Task statement:
Each entry below must be repeated word for word.

Provided records:

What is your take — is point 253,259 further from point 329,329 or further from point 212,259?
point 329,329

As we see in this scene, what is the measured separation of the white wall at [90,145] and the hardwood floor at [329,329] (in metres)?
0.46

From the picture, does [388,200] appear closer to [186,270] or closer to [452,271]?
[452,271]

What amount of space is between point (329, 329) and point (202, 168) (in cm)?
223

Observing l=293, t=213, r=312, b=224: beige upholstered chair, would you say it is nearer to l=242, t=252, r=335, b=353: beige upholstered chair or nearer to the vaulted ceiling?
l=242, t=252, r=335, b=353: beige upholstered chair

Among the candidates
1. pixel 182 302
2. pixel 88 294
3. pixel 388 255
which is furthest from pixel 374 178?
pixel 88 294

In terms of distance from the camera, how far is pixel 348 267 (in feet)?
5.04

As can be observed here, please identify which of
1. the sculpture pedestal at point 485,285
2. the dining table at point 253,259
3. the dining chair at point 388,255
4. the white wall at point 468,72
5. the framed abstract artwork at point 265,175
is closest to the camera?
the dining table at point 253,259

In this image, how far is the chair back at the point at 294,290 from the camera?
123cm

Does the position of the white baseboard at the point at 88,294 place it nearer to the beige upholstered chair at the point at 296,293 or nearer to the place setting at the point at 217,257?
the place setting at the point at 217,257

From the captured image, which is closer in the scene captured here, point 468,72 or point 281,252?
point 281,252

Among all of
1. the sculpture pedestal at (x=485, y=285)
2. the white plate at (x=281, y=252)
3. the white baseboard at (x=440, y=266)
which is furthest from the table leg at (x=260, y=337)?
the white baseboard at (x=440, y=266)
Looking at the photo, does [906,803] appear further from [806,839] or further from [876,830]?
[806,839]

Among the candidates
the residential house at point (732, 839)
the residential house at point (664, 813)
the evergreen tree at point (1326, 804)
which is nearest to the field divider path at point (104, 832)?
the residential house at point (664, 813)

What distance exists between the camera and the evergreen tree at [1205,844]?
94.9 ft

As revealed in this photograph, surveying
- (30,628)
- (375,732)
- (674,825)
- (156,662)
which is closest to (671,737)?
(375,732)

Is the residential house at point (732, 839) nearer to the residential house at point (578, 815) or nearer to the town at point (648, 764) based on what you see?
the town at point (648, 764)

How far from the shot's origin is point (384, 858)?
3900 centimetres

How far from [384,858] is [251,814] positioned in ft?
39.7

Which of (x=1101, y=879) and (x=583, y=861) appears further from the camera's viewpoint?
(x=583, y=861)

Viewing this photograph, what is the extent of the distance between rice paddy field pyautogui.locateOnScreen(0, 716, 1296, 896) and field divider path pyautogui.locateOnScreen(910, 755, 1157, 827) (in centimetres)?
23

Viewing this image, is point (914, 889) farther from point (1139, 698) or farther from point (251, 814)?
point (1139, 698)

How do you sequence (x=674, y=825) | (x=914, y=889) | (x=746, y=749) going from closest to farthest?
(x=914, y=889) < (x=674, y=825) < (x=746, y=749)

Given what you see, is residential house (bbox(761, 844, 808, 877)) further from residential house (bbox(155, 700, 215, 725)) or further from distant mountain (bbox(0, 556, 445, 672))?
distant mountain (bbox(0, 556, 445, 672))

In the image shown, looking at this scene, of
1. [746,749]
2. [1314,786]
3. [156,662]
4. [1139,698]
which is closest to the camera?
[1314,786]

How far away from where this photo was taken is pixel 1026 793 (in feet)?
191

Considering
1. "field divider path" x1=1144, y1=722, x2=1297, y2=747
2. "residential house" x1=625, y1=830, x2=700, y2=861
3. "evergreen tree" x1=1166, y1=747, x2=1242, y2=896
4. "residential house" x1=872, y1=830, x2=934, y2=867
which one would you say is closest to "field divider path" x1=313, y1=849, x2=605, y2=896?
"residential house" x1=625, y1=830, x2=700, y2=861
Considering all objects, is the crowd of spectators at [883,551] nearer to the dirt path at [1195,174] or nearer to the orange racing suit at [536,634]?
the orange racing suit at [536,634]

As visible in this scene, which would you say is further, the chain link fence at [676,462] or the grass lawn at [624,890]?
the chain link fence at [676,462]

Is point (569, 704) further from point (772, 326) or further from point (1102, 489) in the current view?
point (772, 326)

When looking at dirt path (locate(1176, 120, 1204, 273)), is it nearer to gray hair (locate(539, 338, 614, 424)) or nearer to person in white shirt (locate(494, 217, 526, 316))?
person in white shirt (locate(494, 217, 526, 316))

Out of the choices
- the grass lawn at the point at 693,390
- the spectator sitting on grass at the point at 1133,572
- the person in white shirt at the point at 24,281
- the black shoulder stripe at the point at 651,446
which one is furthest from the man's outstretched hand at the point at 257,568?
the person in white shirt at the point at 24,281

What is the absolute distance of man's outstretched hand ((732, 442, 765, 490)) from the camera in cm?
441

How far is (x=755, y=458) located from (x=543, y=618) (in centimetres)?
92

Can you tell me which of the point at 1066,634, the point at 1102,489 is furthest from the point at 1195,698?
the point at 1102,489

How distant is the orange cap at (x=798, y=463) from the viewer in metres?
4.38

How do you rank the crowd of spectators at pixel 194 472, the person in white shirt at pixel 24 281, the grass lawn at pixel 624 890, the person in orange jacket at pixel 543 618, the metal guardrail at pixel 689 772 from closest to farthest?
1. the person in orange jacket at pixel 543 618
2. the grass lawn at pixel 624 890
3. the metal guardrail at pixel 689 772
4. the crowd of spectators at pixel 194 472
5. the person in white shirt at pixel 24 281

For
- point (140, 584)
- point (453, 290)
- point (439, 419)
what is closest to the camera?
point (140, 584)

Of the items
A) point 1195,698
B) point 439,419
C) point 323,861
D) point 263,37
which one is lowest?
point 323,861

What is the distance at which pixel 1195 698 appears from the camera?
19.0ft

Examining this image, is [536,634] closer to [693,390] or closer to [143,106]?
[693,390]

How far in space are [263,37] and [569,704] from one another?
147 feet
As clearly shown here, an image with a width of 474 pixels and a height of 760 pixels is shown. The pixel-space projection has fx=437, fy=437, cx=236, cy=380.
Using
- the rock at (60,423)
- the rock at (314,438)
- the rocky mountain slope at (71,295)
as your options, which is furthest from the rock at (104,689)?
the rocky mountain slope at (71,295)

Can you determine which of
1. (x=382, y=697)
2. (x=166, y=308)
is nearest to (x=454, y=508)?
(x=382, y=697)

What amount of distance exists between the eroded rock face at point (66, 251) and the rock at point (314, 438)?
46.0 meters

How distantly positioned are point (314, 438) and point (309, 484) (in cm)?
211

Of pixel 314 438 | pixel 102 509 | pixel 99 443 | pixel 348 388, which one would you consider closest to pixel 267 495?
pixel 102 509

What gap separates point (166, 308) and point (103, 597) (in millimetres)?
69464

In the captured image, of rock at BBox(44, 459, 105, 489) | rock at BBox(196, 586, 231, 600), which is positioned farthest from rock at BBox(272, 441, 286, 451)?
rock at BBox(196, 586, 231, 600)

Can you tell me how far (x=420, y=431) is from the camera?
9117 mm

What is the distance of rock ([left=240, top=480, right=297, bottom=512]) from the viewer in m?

Output for this task:
What is your take — is point 253,259 further from point 329,329 or further from point 212,259?
point 329,329

As we see in this scene, what is the measured separation of the white wall at [90,145] and the hardwood floor at [329,329] (in metres)?
0.46

From the picture, does [388,200] appear closer to [186,270] or closer to [452,271]?
[452,271]

What amount of space is between point (329, 329) and point (202, 168) (in cm)?
223

Observing l=293, t=213, r=312, b=224: beige upholstered chair, would you say it is nearer to l=242, t=252, r=335, b=353: beige upholstered chair or nearer to the vaulted ceiling?
l=242, t=252, r=335, b=353: beige upholstered chair

Among the candidates
1. pixel 182 302
2. pixel 88 294
3. pixel 388 255
which is furthest from pixel 374 178?
pixel 88 294

In terms of distance from the camera, how far is pixel 348 267 (in feet)?
5.04

As can be observed here, please identify which of
1. the sculpture pedestal at point 485,285
2. the dining table at point 253,259
3. the dining chair at point 388,255
4. the white wall at point 468,72
5. the framed abstract artwork at point 265,175
is closest to the camera?
the dining table at point 253,259

In this image, how far is the chair back at the point at 294,290 from the camera?
123cm

Does the position of the white baseboard at the point at 88,294 place it nearer to the beige upholstered chair at the point at 296,293 or nearer to the place setting at the point at 217,257?
the place setting at the point at 217,257

From the captured image, which is closer in the scene captured here, point 468,72 or point 281,252?
point 281,252

Among all of
1. the sculpture pedestal at (x=485, y=285)
2. the white plate at (x=281, y=252)
3. the white baseboard at (x=440, y=266)
which is furthest from the table leg at (x=260, y=337)?
the white baseboard at (x=440, y=266)
Looking at the photo, does [906,803] appear further from [806,839] or further from [876,830]?
[806,839]

Among the candidates
the residential house at point (732, 839)
the residential house at point (664, 813)
the evergreen tree at point (1326, 804)
which is nearest to the field divider path at point (104, 832)?
the residential house at point (664, 813)

What distance exists between the camera and the evergreen tree at [1205,844]?
94.9 ft

As revealed in this photograph, surveying
- (30,628)
- (375,732)
- (674,825)
- (156,662)
which is closest to (671,737)?
(375,732)

Is the residential house at point (732, 839) nearer to the residential house at point (578, 815) or nearer to the town at point (648, 764) based on what you see?
the town at point (648, 764)

How far from the shot's origin is point (384, 858)?
3900 centimetres

How far from [384,858] is [251,814] positioned in ft?
39.7

Which of (x=1101, y=879) and (x=583, y=861) appears further from the camera's viewpoint?
(x=583, y=861)

Viewing this photograph, what is the extent of the distance between rice paddy field pyautogui.locateOnScreen(0, 716, 1296, 896) and field divider path pyautogui.locateOnScreen(910, 755, 1157, 827) (in centimetres)?
23

Viewing this image, is point (914, 889) farther from point (1139, 698) or farther from point (251, 814)?
point (1139, 698)

How do you sequence (x=674, y=825) | (x=914, y=889) | (x=746, y=749) going from closest to farthest?
(x=914, y=889) < (x=674, y=825) < (x=746, y=749)

Given what you see, is residential house (bbox(761, 844, 808, 877)) further from residential house (bbox(155, 700, 215, 725)) or further from distant mountain (bbox(0, 556, 445, 672))?
distant mountain (bbox(0, 556, 445, 672))

In the image shown, looking at this scene, of
1. [746,749]
2. [1314,786]
3. [156,662]
4. [1139,698]
which is closest to the camera?
[1314,786]

How far away from where this photo was taken is pixel 1026 793 (in feet)?
191

Considering
1. "field divider path" x1=1144, y1=722, x2=1297, y2=747
2. "residential house" x1=625, y1=830, x2=700, y2=861
3. "evergreen tree" x1=1166, y1=747, x2=1242, y2=896
4. "residential house" x1=872, y1=830, x2=934, y2=867
which one would you say is closest to "field divider path" x1=313, y1=849, x2=605, y2=896?
"residential house" x1=625, y1=830, x2=700, y2=861
Considering all objects, is the crowd of spectators at [883,551] nearer to the dirt path at [1195,174] or nearer to the orange racing suit at [536,634]?
the orange racing suit at [536,634]

As visible in this scene, which would you say is further, the chain link fence at [676,462] or the grass lawn at [624,890]?
the chain link fence at [676,462]

Is point (569, 704) further from point (772, 326) or further from point (1102, 489) in the current view?
point (772, 326)

When looking at dirt path (locate(1176, 120, 1204, 273)), is it nearer to gray hair (locate(539, 338, 614, 424)) or nearer to person in white shirt (locate(494, 217, 526, 316))?
person in white shirt (locate(494, 217, 526, 316))

Out of the choices
- the grass lawn at the point at 693,390
- the spectator sitting on grass at the point at 1133,572
- the person in white shirt at the point at 24,281
- the black shoulder stripe at the point at 651,446
which one is furthest from the man's outstretched hand at the point at 257,568?
the person in white shirt at the point at 24,281

What is the absolute distance of man's outstretched hand ((732, 442, 765, 490)) from the camera in cm?
441

How far is (x=755, y=458) located from (x=543, y=618) (in centimetres)?
92

Can you tell me which of the point at 1066,634, the point at 1102,489 is furthest from the point at 1195,698?
the point at 1102,489

How distant is the orange cap at (x=798, y=463) from the viewer in metres?
4.38

How do you rank the crowd of spectators at pixel 194 472, the person in white shirt at pixel 24 281, the grass lawn at pixel 624 890, the person in orange jacket at pixel 543 618, the metal guardrail at pixel 689 772 from closest to farthest?
1. the person in orange jacket at pixel 543 618
2. the grass lawn at pixel 624 890
3. the metal guardrail at pixel 689 772
4. the crowd of spectators at pixel 194 472
5. the person in white shirt at pixel 24 281

For
- point (140, 584)
- point (453, 290)
- point (439, 419)
what is closest to the camera?
point (140, 584)

Of the items
A) point 1195,698
B) point 439,419
C) point 323,861
D) point 263,37
which one is lowest?
point 323,861

What is the distance at which pixel 1195 698 appears from the camera?
19.0ft

Examining this image, is [536,634] closer to [693,390] or closer to [143,106]?
[693,390]

How far in space are [263,37] and [569,704] from one another?
147 feet
As clearly shown here, an image with a width of 474 pixels and a height of 760 pixels is shown. The pixel-space projection has fx=437, fy=437, cx=236, cy=380.
Using
- the rock at (60,423)
- the rock at (314,438)
- the rocky mountain slope at (71,295)
as your options, which is furthest from the rock at (104,689)?
the rocky mountain slope at (71,295)

Can you determine which of
1. (x=382, y=697)
2. (x=166, y=308)
is nearest to (x=454, y=508)?
(x=382, y=697)

What amount of distance exists between the eroded rock face at point (66, 251) and the rock at point (314, 438)?
46.0 meters

How distantly positioned are point (314, 438) and point (309, 484) (in cm)?
211

Of pixel 314 438 | pixel 102 509 | pixel 99 443 | pixel 348 388, which one would you consider closest to pixel 267 495?
pixel 102 509

What gap separates point (166, 308) and point (103, 597) (in millimetres)?
69464

In the captured image, of rock at BBox(44, 459, 105, 489) | rock at BBox(196, 586, 231, 600), which is positioned farthest from rock at BBox(272, 441, 286, 451)?
rock at BBox(196, 586, 231, 600)

Can you tell me how far (x=420, y=431) is from the camera?
9117 mm

What is the distance of rock ([left=240, top=480, right=297, bottom=512]) from the viewer in m?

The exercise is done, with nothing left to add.